You may vote at the Meeting by attending in person and submitting a ballot or by completing and properly submitting the enclosed proxy. The shares represented by each properly completed proxy card will be voted at the Meeting in accordance with each stockholders choices. For the election of directors, votes may be cast in favor or withheld. Votes that are withheld will not be counted in the vote and will have no effect, other than to determine the presence of a quorum. Abstentions may not be specified for the election of directors. An abstention on any other matters to be voted on at the Meeting will have the same effect as a vote against, and a broker non-vote generally is not counted on such matters. A broker non-vote occurs when a nominee (such as a broker) does not vote on a particular proposal because the nominee does not have discretionary voting power with respect to that item and has not received instructions from the beneficial owner.
If you do not indicate on the proxy card how you wish to have your shares voted, the shares will be voted as recommended by the board of directors. If any additional matters are properly presented at the Meeting, the proxy holders will vote in their discretion. This authority is given to the proxy holders in the enclosed form of proxy.

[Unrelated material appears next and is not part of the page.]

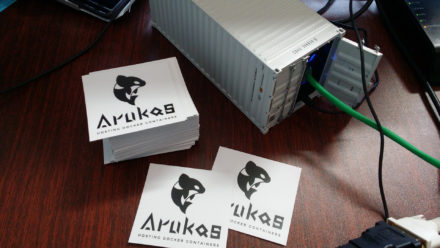 arukas_sticker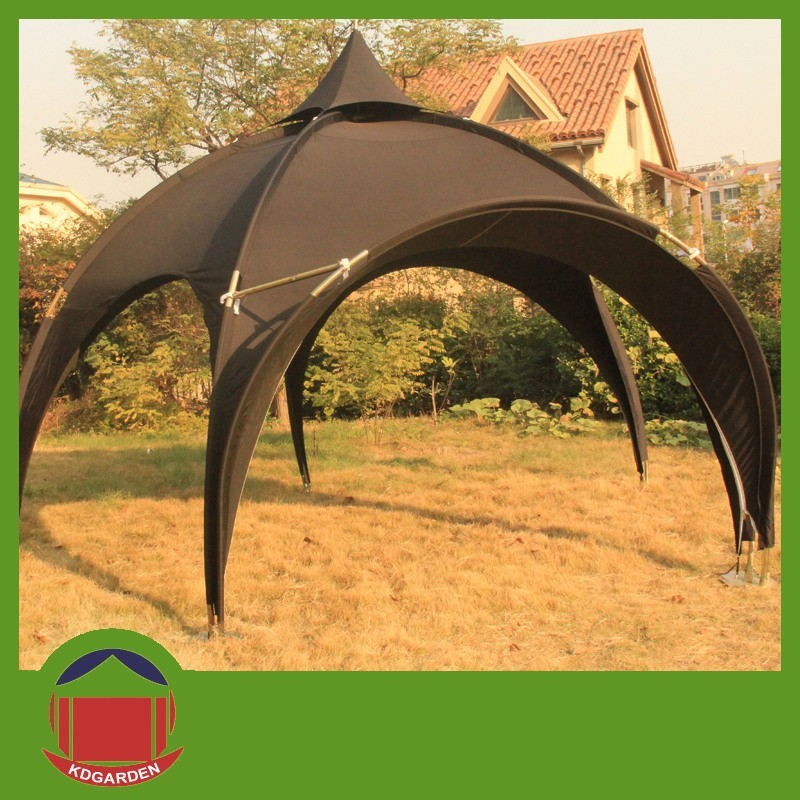 China Black Color Dome Tent With Awning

You may revoke your proxy at any time before the vote is taken at the Meeting by filing with the Secretary of CSS a written revocation or another form of proxy bearing a date later than the date of the proxy that you submitted previously. You may also revoke your proxy by attending the Meeting and voting in person. Your attendance at the Meeting will not in and of itself constitute revocation of a proxy if you do not file a written revocation, submit a later-dated proxy or vote in person.